**The records**
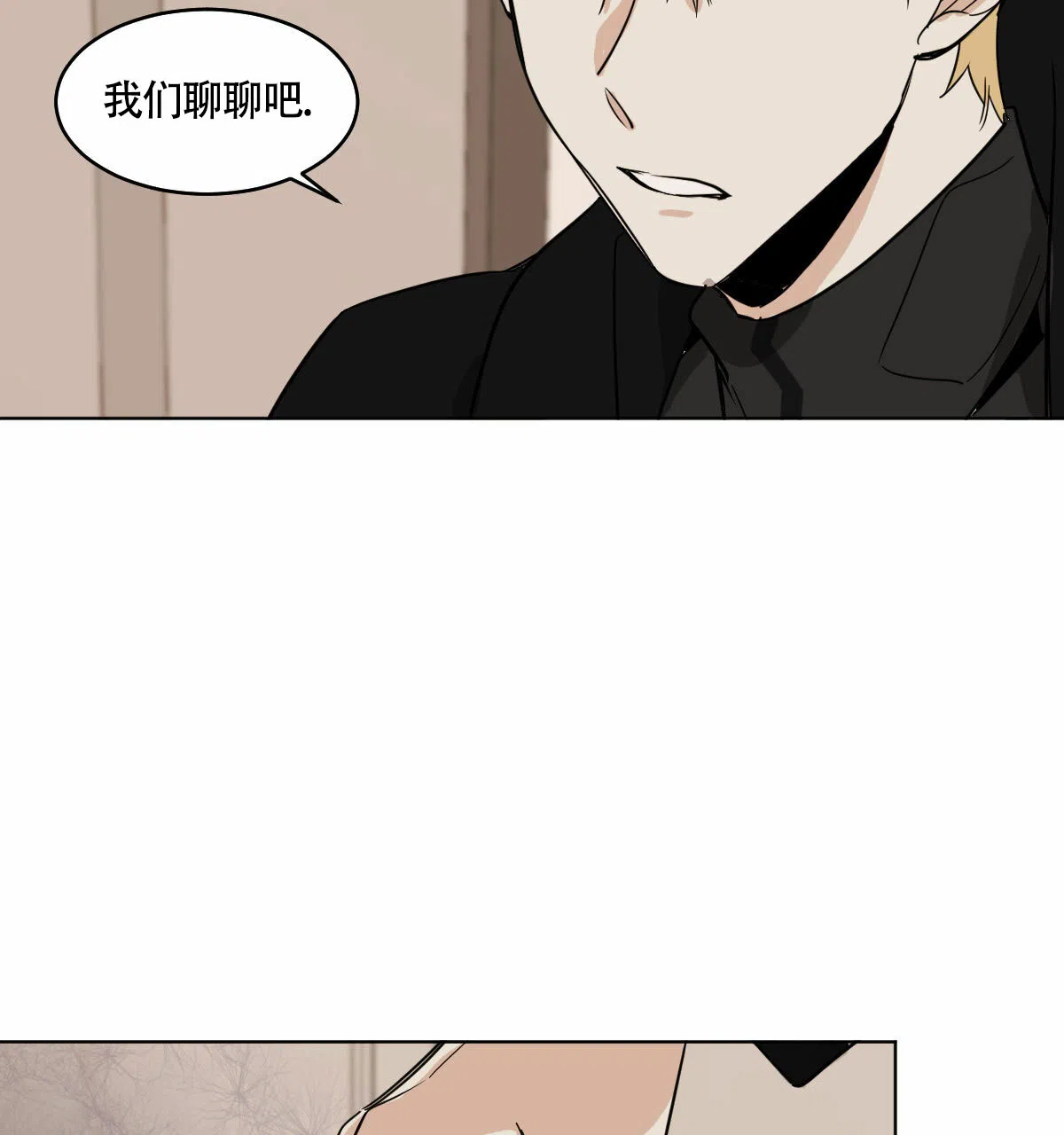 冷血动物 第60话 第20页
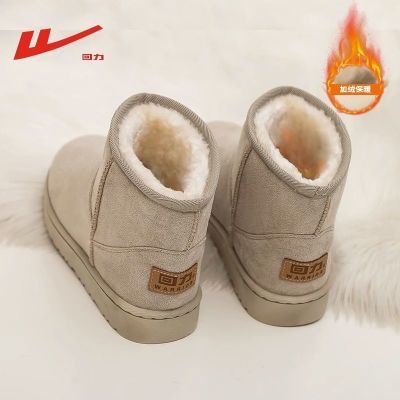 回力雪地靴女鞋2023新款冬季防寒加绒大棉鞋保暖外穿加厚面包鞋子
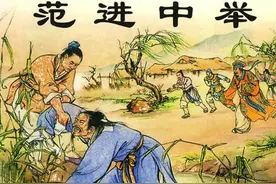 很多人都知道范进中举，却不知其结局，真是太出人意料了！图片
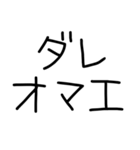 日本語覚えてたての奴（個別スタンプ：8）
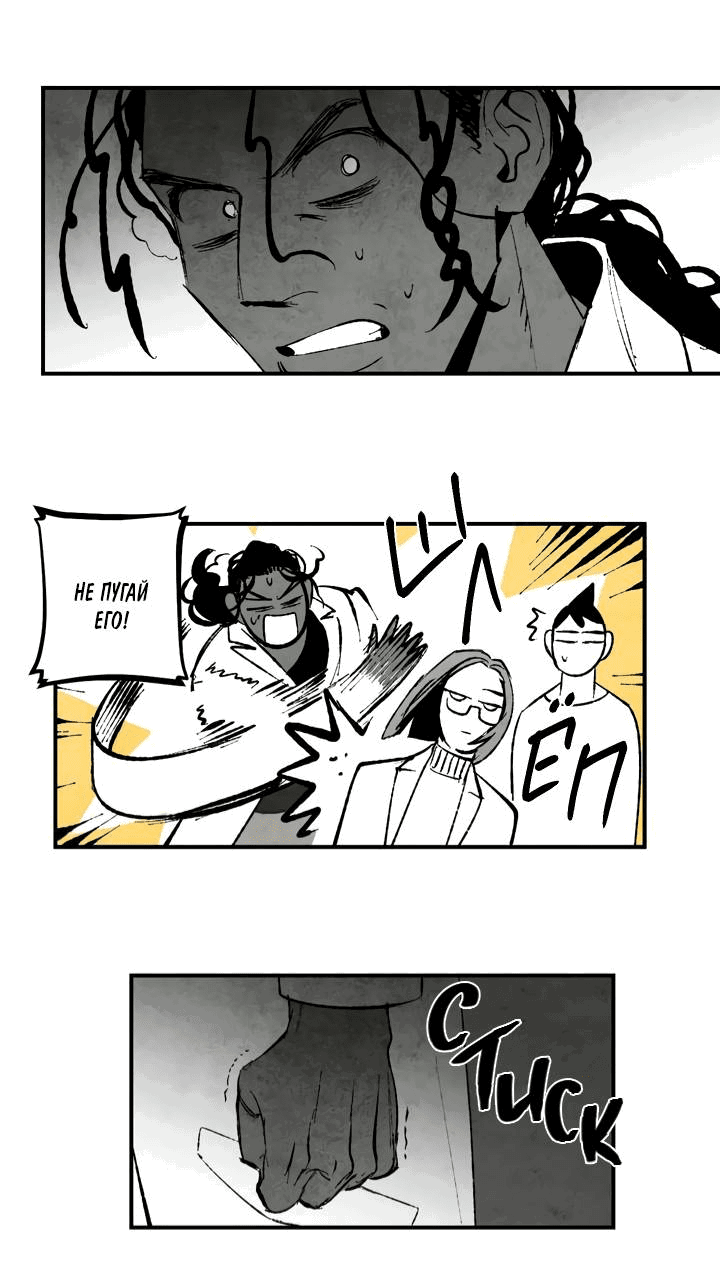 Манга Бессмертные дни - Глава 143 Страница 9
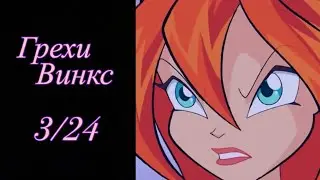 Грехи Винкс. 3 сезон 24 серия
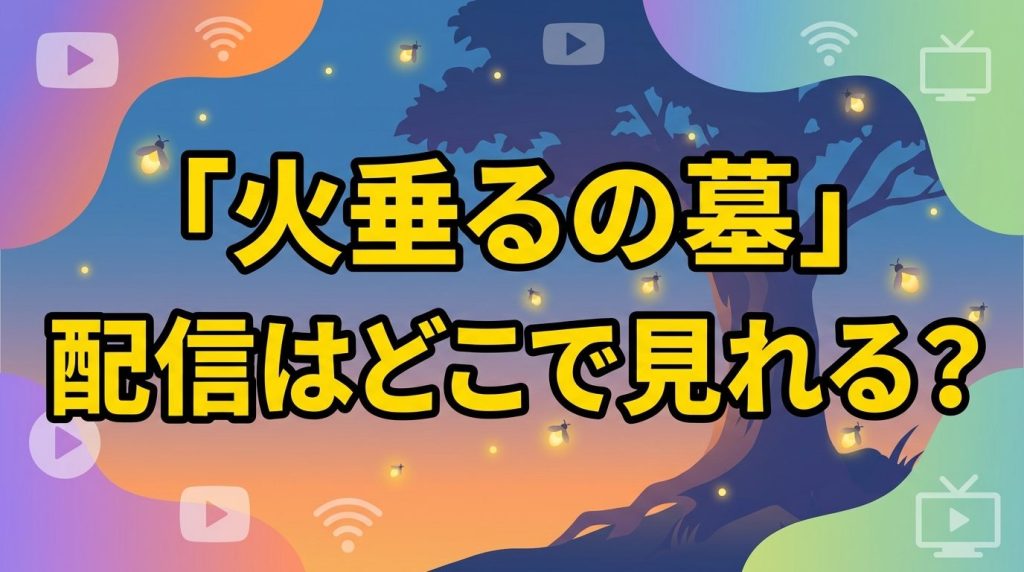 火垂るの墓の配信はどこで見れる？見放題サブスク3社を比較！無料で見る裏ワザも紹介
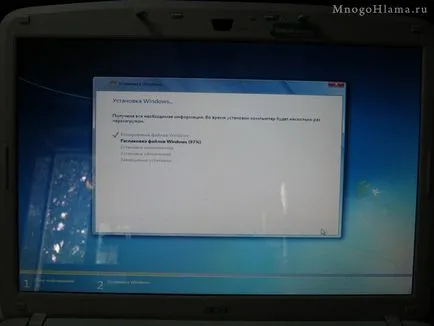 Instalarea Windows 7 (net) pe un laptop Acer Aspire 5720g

**Problem description**
With the images excluded, all entries are to be given again exactly.

**Response for this exercise**
 冷血动物 第60话 第20页
 回力雪地靴女鞋2023新款冬季防寒加绒大棉鞋保暖外穿加厚面包鞋子
 很多人都知道范进中举，却不知其结局，真是太出人意料了！图片
 日本語覚えてたての奴（個別スタンプ：8）
 Манга Бессмертные дни - Глава 143 Страница 9
 Грехи Винкс. 3 сезон 24 серия
 火垂るの墓の配信はどこで見れる？見放題サブスク3社を比較！無料で見る裏ワザも紹介
 Instalarea Windows 7 (net) pe un laptop Acer Aspire 5720g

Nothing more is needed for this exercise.